The \(95\)% confidence interval for the effects of Group B, Group C and the partial slope associated with B do not overlapp with \(0\) implying a significant difference between group A and groups B, C (at the mean level of predictor B) and a significant negative relationship with B (for Group A). The slope associated with Group B was not found to be significantly different from that associated with Group A, however, the slope associated with Group C was found to be significantly less negative than the slope associated with Group A. While workers attempt to become comfortable with a new statistical framework, it is only natural that they like to evaluate and comprehend new structures and output alongside more familiar concepts.
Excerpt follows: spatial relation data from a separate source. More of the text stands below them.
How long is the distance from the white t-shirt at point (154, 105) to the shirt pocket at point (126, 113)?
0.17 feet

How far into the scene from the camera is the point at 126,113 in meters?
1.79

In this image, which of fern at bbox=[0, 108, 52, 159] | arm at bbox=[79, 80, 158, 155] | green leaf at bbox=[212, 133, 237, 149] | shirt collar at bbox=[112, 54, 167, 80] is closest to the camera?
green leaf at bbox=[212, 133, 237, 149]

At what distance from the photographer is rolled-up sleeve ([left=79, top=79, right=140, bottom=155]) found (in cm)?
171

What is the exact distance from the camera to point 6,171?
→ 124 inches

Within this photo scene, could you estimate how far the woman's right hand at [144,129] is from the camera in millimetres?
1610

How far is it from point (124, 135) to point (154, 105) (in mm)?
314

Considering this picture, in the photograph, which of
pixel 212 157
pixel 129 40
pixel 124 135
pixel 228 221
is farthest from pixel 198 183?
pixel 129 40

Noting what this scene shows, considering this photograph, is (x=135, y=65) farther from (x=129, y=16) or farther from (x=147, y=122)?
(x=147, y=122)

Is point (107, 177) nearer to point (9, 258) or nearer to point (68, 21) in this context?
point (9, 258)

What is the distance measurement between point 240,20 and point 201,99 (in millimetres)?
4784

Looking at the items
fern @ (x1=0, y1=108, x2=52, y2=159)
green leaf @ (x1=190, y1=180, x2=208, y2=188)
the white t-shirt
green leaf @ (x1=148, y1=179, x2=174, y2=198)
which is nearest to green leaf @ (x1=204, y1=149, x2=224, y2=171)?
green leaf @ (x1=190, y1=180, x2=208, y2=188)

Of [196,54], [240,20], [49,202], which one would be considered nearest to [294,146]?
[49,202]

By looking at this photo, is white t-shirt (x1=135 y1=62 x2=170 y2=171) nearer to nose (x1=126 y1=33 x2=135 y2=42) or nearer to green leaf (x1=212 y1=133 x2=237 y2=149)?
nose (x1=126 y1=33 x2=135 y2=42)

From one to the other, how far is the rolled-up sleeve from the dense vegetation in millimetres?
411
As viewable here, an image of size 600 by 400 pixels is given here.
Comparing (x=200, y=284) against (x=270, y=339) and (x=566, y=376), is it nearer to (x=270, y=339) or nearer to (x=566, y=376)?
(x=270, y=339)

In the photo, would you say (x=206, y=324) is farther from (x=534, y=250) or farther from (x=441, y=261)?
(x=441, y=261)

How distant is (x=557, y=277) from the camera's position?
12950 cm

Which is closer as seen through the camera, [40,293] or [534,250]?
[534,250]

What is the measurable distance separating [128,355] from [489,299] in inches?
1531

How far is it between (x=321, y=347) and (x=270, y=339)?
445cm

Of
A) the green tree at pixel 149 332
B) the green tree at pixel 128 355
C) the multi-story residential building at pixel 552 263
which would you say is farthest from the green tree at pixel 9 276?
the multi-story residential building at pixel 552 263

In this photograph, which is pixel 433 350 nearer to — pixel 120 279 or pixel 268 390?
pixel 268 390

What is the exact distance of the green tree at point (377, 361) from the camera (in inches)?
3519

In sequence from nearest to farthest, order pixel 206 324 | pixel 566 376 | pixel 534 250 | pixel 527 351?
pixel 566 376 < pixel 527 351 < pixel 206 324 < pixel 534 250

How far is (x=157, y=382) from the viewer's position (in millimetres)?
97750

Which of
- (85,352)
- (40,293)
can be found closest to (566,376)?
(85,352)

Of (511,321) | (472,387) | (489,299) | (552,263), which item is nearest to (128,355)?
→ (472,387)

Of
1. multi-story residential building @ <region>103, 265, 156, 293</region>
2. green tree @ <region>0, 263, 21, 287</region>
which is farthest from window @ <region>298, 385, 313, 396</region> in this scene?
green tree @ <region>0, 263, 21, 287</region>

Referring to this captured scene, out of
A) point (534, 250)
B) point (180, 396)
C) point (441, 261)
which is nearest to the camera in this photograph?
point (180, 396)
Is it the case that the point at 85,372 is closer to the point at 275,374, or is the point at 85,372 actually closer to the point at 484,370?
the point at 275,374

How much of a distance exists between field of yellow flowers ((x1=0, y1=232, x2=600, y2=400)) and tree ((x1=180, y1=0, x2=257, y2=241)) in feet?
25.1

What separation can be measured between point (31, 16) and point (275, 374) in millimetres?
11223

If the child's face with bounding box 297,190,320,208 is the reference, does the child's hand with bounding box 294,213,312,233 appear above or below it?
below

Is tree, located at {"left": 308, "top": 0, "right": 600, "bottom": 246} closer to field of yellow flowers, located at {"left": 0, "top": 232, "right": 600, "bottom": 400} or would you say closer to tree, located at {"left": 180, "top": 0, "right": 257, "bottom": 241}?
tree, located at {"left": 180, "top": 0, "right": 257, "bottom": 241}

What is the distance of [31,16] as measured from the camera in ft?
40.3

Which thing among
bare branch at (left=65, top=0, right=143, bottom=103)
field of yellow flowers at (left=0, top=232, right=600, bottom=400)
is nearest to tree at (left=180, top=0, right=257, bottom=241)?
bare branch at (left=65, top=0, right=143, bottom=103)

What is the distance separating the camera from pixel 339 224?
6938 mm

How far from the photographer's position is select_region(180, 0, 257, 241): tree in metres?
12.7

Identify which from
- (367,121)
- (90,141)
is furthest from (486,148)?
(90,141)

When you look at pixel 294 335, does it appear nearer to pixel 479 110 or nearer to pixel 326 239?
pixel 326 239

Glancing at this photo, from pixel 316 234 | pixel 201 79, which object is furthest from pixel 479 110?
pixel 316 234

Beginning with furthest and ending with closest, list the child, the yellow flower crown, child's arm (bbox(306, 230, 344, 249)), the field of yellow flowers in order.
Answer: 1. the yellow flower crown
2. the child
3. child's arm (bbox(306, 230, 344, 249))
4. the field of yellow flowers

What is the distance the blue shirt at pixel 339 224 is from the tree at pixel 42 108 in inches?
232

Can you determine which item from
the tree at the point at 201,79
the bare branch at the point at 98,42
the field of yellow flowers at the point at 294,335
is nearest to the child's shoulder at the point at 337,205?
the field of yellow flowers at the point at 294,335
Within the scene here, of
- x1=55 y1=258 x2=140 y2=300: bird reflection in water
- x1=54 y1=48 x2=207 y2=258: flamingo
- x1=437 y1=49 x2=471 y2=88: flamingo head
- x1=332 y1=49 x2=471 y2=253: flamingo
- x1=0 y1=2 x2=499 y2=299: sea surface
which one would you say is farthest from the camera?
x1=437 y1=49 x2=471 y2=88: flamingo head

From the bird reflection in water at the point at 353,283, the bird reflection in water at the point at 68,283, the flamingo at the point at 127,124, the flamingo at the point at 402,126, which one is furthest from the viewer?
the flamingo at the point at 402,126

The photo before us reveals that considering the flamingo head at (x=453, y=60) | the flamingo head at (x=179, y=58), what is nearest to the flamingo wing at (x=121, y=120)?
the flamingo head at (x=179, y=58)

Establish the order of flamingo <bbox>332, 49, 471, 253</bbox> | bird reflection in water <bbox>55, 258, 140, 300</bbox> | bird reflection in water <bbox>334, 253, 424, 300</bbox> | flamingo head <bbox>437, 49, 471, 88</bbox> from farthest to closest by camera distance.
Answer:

One way to facilitate this is via Bayesian p-values that are somewhat analogous to the frequentist p-values for investigating the hypothesis that a parameter is equal to zero.
## since values are less than zeromcmcpvalue(data1.r2jags$BUGSoutput$sims.matrix[, "beta[2]"]) # effect of (B-A = 0)
NA [1] 0.0009333333
mcmcpvalue(data1.r2jags$BUGSoutput$sims.matrix[, "beta[3]"]) # effect of (C-A = 0)
NA [1] 0
mcmcpvalue(data1.r2jags$BUGSoutput$sims.matrix[, "beta[4]"]) # effect of (slope = 0)
NA [1] 0.0003333333
mcmcpvalue(data1.r2jags$BUGSoutput$sims.matrix[, "beta[5]"]) # effect of (slopeB - slopeA = 0)
NA [1] 0.0152
mcmcpvalue(data1.r2jags$BUGSoutput$sims.matrix[, "beta[6]"]) # effect of (slopeC - slopeA = 0)
NA [1] 0.0232
mcmcpvalue(data1.r2jags$BUGSoutput$sims.matrix[, 2:6]) # effect of (model)
NA [1] 0
There is evidence that the reponse differs between the groups.
As this is simple single factor ANOVA, we can simple add the raw data to this figure. For more complex designs with additional predictors, it is necessary to plot partial residuals.